Give only the lines from the one containing "Which is the" through the end of the material below, exactly as written.

Data extracted from a collection |
>> begin
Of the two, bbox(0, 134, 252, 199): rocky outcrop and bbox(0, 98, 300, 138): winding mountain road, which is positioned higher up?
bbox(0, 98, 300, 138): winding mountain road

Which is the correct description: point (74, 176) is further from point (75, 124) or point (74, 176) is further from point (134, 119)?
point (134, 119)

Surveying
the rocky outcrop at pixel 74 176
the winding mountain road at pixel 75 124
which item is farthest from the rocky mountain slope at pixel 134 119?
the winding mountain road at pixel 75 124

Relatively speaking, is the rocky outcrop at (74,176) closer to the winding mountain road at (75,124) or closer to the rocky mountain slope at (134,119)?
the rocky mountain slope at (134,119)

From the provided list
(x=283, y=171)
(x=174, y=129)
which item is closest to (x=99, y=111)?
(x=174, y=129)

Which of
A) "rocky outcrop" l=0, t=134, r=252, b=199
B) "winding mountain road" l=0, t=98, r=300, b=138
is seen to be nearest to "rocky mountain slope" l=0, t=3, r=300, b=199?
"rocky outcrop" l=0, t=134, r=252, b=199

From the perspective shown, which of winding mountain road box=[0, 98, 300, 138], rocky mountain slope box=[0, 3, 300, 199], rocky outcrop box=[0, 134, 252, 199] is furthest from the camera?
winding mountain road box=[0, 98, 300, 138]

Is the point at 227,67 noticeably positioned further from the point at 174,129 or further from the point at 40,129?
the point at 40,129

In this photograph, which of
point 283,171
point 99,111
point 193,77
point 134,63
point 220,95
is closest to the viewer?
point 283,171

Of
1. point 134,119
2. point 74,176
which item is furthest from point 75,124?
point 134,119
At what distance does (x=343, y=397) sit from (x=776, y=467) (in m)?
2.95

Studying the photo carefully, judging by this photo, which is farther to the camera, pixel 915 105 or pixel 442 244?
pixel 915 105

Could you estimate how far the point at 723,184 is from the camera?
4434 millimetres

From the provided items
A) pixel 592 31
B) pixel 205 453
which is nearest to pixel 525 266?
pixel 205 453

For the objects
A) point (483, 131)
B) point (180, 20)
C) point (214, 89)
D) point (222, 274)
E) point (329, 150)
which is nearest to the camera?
>> end
Reply |
Which is the correct description: point (74, 176) is further from point (75, 124) or point (74, 176) is further from point (134, 119)?
point (134, 119)

Surveying
the rocky outcrop at pixel 74 176
the winding mountain road at pixel 75 124
which item is farthest from the rocky mountain slope at pixel 134 119?
the winding mountain road at pixel 75 124

Relatively speaking, is the rocky outcrop at (74,176) closer to the winding mountain road at (75,124) or closer to the rocky mountain slope at (134,119)?
the rocky mountain slope at (134,119)

From the provided list
(x=283, y=171)
(x=174, y=129)
which item is closest to (x=99, y=111)?
(x=174, y=129)

Which of
A) "rocky outcrop" l=0, t=134, r=252, b=199
B) "winding mountain road" l=0, t=98, r=300, b=138
is seen to be nearest to "rocky mountain slope" l=0, t=3, r=300, b=199?
"rocky outcrop" l=0, t=134, r=252, b=199

From the perspective shown, which of winding mountain road box=[0, 98, 300, 138], rocky mountain slope box=[0, 3, 300, 199], rocky outcrop box=[0, 134, 252, 199] is furthest from the camera?
winding mountain road box=[0, 98, 300, 138]

Is the point at 227,67 noticeably positioned further from the point at 174,129 or further from the point at 40,129?
the point at 40,129

In this photograph, which of
point 283,171
point 99,111
point 193,77
point 134,63
point 220,95
is closest to the viewer?
point 283,171

Of
1. point 134,119
2. point 74,176
which item is furthest from point 75,124?
point 134,119
At what distance does (x=343, y=397) sit from (x=776, y=467) (in m)?
2.95

Studying the photo carefully, judging by this photo, which is farther to the camera, pixel 915 105 or pixel 442 244?
pixel 915 105

Could you estimate how far the point at 723,184 is from the camera?
4434 millimetres

From the provided items
A) pixel 592 31
B) pixel 205 453
which is nearest to pixel 525 266?
pixel 205 453

For the objects
A) point (483, 131)
B) point (180, 20)
C) point (214, 89)
D) point (222, 274)
E) point (329, 150)
which is nearest to the camera?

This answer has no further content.